- [OBJETIVO] Redigite sem nenhuma alteração todo o trecho do texto fornecido que vai de "Na efetivação da" até "poder em sociedade.".
━━ TEXTO FORNECIDO
Na efetivação da proposta, as interações permitiam aos alunos posicionamentos, argumentação, questionamentos, alteridade para se colocar no lugar do outro e reflexão crítica sobre ideologias e relações de poder em sociedade.

[03] O que conversamos lá dentro [de sala de aula] é o que acontece no dia a dia, no cotidiano. Então a gente levou um pouco do que vive, porque a gente não leva, né… a gente estuda só aquilo mesmo, segue regras. Então foi bom pegar o que está de fora e estudar lá dentro. Fez sentido. (Estrela - ES).

Leitura, produção e interpretação de textos locais funcionaram como uma espécie de emancipação e conhecimento da realidade, das vivências. O uso da oralidade resgatou a importância de cada aluno presente nas discussões em sala de aula.

[04] Nós estamos tendo aulas diferentes, vídeos, a gente está dialogando mais, tendo mais conhecimento com as coisas. Tem mais participação, discutindo polêmicas da nossa comunidade. […] Está sendo muito polêmico. A gente, tipo assim… essas discussões é algo que a gente vive. […] Porque é o que a gente está vivendo, a gente aprende argumentar mais na nossa vida. (Capricho - ES)
━━━━
━━ DADOS ARMAZENADOS
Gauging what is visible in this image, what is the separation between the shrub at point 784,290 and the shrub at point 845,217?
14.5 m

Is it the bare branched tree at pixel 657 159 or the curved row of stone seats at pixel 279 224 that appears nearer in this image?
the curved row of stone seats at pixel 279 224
━━━━
- [RESPOSTA DO EXERCÍCIO]
Na efetivação da proposta, as interações permitiam aos alunos posicionamentos, argumentação, questionamentos, alteridade para se colocar no lugar do outro e reflexão crítica sobre ideologias e relações de poder em sociedade.